**Listed records:**
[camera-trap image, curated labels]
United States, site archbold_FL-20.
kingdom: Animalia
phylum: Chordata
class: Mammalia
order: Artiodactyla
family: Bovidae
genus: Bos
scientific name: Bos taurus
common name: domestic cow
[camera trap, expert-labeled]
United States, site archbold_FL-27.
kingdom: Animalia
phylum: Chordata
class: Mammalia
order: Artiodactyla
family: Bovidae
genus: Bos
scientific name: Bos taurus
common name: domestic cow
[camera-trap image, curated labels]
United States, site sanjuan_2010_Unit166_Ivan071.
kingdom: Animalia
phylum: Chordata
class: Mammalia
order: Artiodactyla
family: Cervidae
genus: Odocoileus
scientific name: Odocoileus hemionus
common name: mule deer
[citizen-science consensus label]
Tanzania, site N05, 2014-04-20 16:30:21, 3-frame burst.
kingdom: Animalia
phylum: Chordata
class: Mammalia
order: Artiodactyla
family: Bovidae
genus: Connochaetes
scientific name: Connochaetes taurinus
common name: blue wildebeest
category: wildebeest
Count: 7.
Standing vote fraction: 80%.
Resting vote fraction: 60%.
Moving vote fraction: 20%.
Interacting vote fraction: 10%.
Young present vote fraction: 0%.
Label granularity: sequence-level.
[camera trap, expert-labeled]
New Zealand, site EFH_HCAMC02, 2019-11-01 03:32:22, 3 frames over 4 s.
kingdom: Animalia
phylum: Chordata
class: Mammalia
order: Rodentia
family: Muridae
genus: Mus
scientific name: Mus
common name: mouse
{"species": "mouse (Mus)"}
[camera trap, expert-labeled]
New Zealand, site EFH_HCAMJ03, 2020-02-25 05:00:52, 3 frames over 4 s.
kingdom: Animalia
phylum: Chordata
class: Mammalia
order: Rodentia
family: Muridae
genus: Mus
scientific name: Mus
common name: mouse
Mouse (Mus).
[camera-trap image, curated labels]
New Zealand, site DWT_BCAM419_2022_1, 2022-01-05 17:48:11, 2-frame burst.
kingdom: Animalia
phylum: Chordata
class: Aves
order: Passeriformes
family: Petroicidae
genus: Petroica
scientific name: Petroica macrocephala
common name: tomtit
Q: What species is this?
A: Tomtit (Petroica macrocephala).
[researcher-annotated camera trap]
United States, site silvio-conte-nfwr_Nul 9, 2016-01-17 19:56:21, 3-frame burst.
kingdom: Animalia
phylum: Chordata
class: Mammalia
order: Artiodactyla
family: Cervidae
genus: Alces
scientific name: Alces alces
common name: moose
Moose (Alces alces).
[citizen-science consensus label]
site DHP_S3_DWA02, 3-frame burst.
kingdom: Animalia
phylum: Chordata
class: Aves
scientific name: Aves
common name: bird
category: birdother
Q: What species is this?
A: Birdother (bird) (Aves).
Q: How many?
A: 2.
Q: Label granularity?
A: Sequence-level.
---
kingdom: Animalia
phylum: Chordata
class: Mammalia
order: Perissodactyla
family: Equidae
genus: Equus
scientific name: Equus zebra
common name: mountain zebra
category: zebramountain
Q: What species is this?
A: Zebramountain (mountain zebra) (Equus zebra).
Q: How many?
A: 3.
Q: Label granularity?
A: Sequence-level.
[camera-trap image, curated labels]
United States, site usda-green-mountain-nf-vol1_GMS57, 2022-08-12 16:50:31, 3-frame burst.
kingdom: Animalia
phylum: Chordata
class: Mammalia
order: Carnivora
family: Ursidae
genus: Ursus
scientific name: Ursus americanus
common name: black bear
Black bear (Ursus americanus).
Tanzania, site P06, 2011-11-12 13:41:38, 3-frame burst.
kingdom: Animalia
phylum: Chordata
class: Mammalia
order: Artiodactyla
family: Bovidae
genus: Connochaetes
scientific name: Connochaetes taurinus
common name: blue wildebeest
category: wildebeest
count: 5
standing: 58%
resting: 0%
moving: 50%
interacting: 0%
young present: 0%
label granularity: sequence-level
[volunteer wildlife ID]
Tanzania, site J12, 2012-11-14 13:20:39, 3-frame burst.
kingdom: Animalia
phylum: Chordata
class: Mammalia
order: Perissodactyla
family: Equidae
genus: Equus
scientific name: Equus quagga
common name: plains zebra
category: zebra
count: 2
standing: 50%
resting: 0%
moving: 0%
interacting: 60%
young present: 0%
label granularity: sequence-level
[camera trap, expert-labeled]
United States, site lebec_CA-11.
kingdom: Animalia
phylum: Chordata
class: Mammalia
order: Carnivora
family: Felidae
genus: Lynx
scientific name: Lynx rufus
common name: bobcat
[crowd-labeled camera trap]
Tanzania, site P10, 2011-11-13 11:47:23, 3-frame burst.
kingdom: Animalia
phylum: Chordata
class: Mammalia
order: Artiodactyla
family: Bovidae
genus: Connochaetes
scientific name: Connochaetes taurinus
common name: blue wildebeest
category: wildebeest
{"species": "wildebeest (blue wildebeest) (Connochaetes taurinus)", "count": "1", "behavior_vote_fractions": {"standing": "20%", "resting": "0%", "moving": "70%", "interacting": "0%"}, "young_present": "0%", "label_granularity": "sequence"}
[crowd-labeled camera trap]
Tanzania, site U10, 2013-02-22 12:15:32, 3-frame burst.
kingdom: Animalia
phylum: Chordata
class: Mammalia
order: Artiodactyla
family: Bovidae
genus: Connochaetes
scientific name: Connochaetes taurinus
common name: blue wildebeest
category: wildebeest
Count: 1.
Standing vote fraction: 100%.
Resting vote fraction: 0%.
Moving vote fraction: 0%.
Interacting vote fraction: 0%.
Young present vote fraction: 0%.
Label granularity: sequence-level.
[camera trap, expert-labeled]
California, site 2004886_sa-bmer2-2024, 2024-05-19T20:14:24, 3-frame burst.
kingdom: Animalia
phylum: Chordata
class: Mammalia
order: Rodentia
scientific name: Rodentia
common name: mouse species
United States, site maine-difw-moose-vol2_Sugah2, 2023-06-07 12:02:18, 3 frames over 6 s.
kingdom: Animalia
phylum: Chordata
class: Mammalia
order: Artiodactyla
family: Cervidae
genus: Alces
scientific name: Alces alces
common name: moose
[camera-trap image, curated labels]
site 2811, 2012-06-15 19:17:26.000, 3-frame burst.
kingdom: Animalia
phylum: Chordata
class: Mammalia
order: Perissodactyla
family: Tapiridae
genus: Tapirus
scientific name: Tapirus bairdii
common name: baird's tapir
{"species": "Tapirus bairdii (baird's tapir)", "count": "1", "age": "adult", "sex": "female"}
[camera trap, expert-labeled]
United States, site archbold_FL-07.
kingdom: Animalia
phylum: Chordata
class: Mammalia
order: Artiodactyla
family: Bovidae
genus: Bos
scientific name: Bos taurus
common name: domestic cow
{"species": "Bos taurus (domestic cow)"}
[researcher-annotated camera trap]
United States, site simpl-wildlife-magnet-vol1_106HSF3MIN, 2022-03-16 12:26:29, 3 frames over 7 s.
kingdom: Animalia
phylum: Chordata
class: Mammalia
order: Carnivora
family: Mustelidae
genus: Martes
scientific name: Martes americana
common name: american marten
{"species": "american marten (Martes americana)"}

**Work to complete:**
Some lines of the listing may include the string "Tapirus". Tally them and report only the total.

**Solution below:**
3